* [CONSIGNE A]: Résume en deux phrases l'extrait sur le Mac qui rame.
* [CONSIGNE B]:
Réponds à ces questions sur l'extrait sur le Mac qui rame, une réponse par ligne :
(i) Combien de ram l'auteur avait-il mis au final dans sa machine ?
(ii) Sur quelle touche faut-il appuyer pour installer l'OS à partir du DVD ?
(iii) Dans quel format faut-il formater le nouveau disque ?
* [CONSIGNE C]: Écris la suite de l'extrait sur le Mac qui rame, à partir de là où il s'arrête.

* [EXTRAIT DU TEXTE]:
↓↓↓

Pas normal qu'il rame, j'avais le même, j'avais mis au final 2 go de ram mais j'ai longtemps tourné avec 1 go et même 512 au début.

Pour le DD, tu vas dans le menu pomme > à propos de ce mac > plus d'infos > matériel > ata
Tape le numéro dans google tu trouveras rapidos des infos. Sinon tu fais un pomme+i sur l'icône du DD et il te dira sa capacité. Possible qu'il soit défaillant, ce qui expliquerait les lenteurs.

Essaye une installe vierge, Léopard est idéal pour cette bécane, Tiger aussi mais déjà plus vieux.
Avec 1 go ça tournera correctement pour un usage courant. Pour installer l'OS, tu insères le DVD et tu laisses appuyer sur "c", regarde cette page que j'avais faite y a un bail pour plus d'info.

N'importe quel disque ATA/IDE fonctionne sur mac, ça a pas de pièces spécifiques mac en général. Va fait un tour sur LDLC. Faudra juste le formater en HFS après installation dans le mac.


----------



## Invité (1 Novembre 2010)

↑↑↑

* [DONNÉES ENREGISTRÉES]:
↓↓↓

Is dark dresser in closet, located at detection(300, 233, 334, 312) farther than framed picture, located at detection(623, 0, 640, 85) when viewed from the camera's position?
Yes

↑↑↑

* [RÉPONSE A]: L'auteur trouve anormal que le Mac rame et conseille de vérifier le disque dur, par le menu pomme ou avec pomme+i, car il pourrait être défaillant. Il recommande une installation vierge de Léopard, qui tournera correctement avec 1 go de ram, et précise que n'importe quel disque ATA/IDE convient, à condition de le formater en HFS une fois installé dans le Mac.

* [RÉPONSE B]:
(i) 2 go
(ii) La touche « c »
(iii) HFS

* [RÉPONSE C]:
Oui, le reset Pmu est le reset de la carte mère.
d'accord avec *JPTK* c'est une machine qui marche assez bien avec 1Go de Ram. Sauf si ce qui rame est le Flash


----------



## JPTK (3 Novembre 2010)

Et faut appuyer qu'une seule fois sur ce bouton, 1/2 seconde suffit, faut pas laisser appuyer ni appuyer plusieurs fois de suite car là tu pourrais endommager la carte mère (de mémoire, bien que je l'ai déjà fait avant de le savoir et que ça a été sans conséquence). Tu peux re-tenter par la suite, mais faut redémarrer avant et de toute façon je pense pas que ça résoudra quoi que ce soit chez toi.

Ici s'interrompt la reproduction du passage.